Gyraf 1176 Compressor – pcb set

£9.99 (exc VAT)

Gyraf website

Gyraf Do-It-Yourself 1176LN rev F

This pages contain information about building your own version of the classic 1176 compressor.

I will try to update this page reguarly if anyone shows interest in its topics. Comments and corrections are welcome, but I can’t promise to reply to all mail. If you do a project and describe it on your webpage, I’ll be more than happy to add a link here, so others can benefit from your experiences.

Disclaimer: Notice that all information, schematics, layouts etc. are supplied “as is”, and that we can in no way be held responsible for its acurateness, functionality or even safety.

Gyraf Audio shall not be responsible and disclaims all liability for any loss, liability, damage (whether direct or consequential) or expense of any nature whatsoever which may be suffered as a result of or which may be attributable, directly or indirectly, to the use of or reliance upon any information, links or service provided through this website.

The G1176:

A classic FET compressor. Not tubes, but a nice do-it-yourself project. Click the picture to see a series of pics of the first one being made.

### Work task
According to the Gyraf 1176 compressor page, why would the page's author add a link to a builder's own webpage?

### Caption-style text data
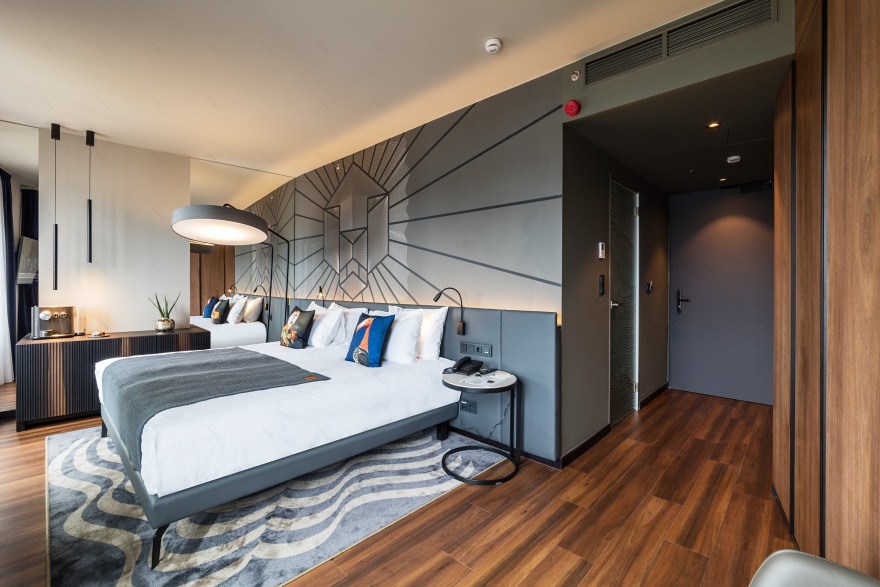 布达佩斯 Hotel Clark 酒店-54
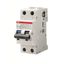 DS201 M C10 A30 110V Residual Current Circuit Breaker with Overcurrent Protection thumbnail 2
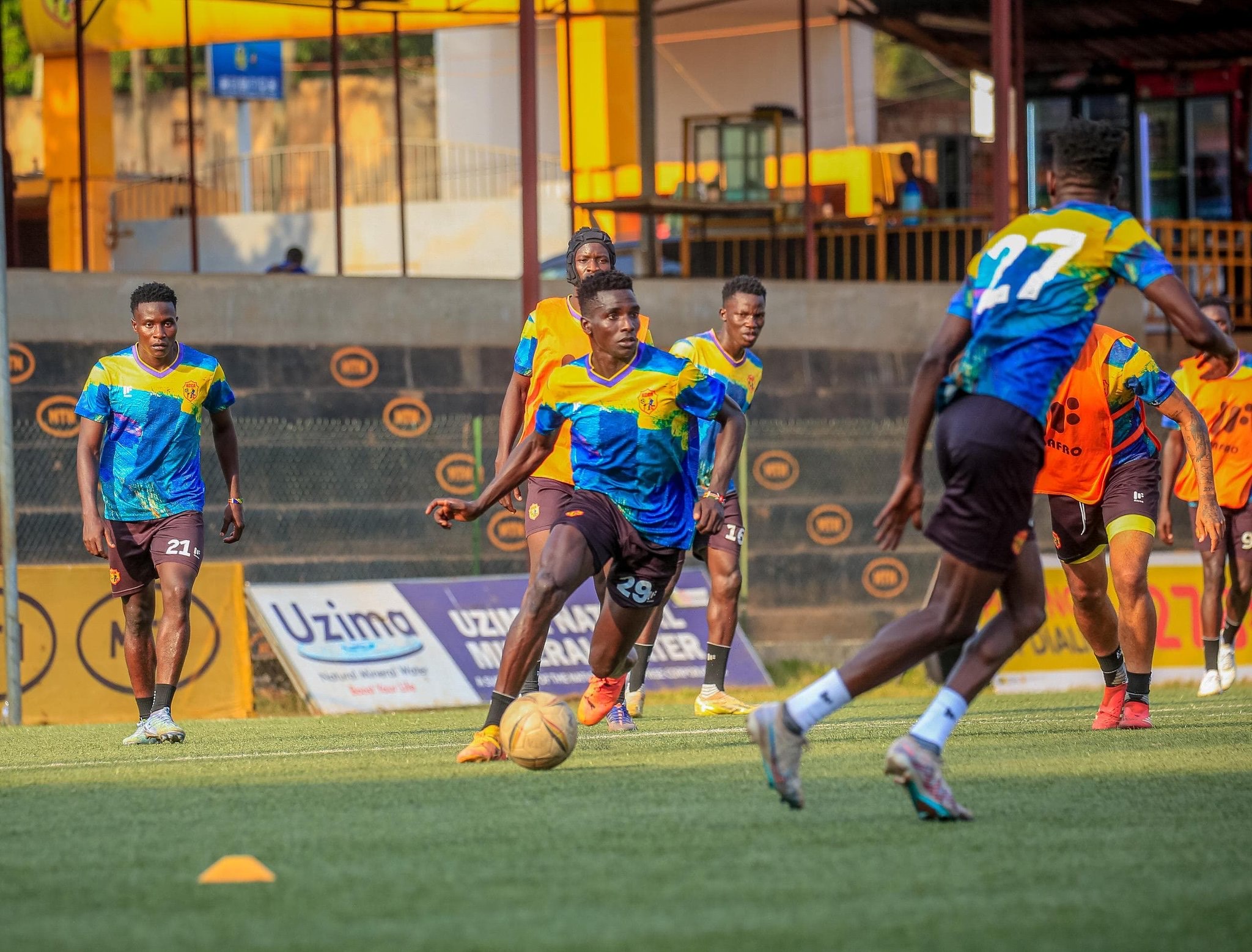 Uganda Premier League: KCCA seek redemption as Bright Stars eye survival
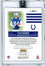 2025 Panini Instant NFL Tyler Warren #31 Rated Retro Rookie Auto /99 Indianapolis Colts Rookie RC Football Card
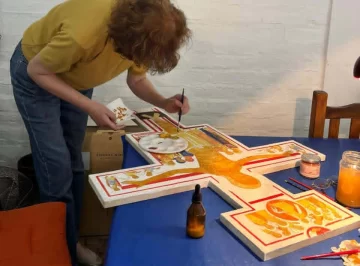 Arte Sacro en San Juan: con más de 50 artistas, una exposición para aprender, disfrutar y valorar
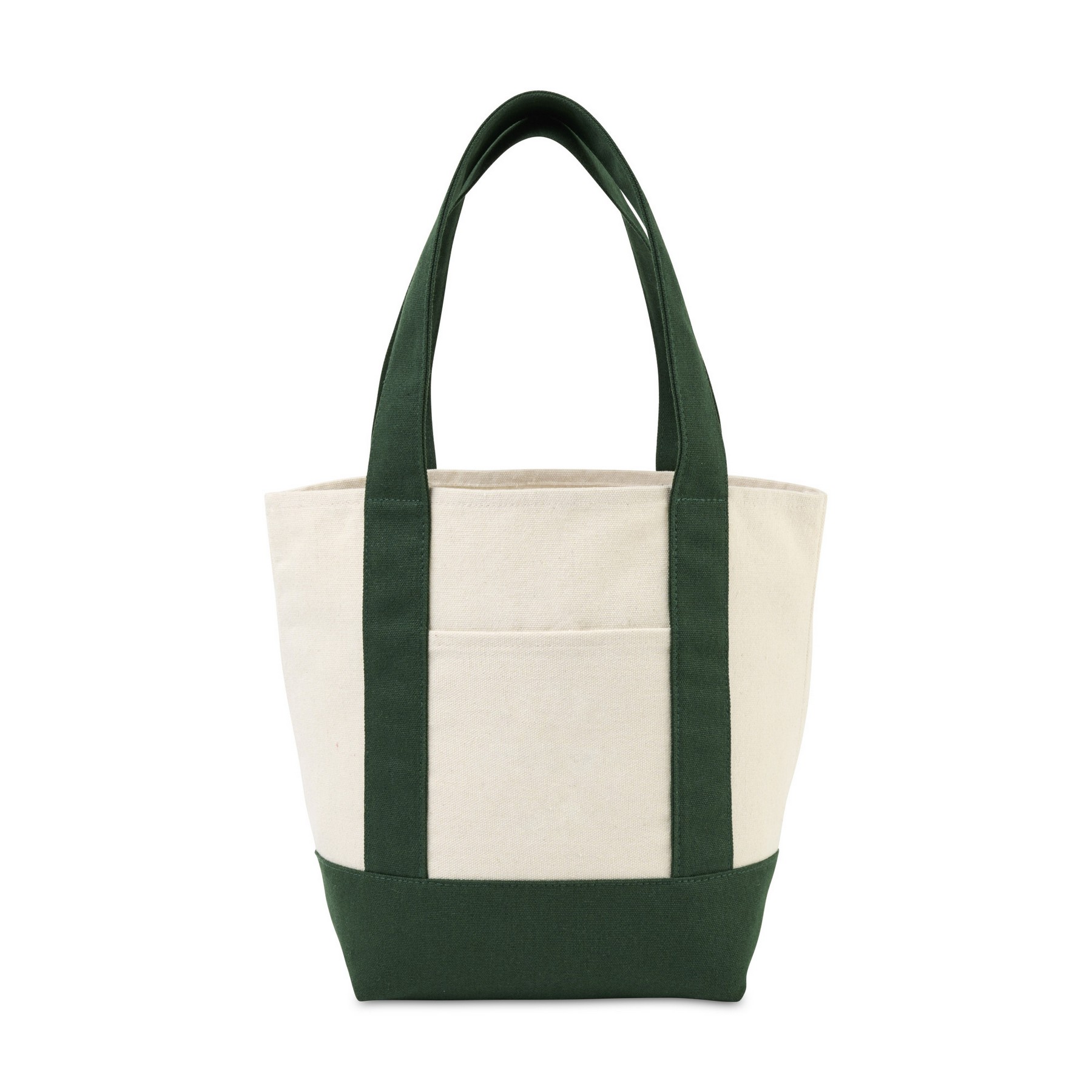 Picture of Mini Canvas Tote - Green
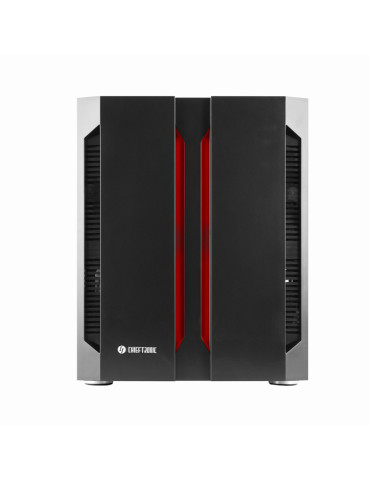 Chieftec Chieftronic M1 Kuutio musta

### Answer area
If builders do the project and describe it on their own webpage, the author will link to it so that others can benefit from their experiences.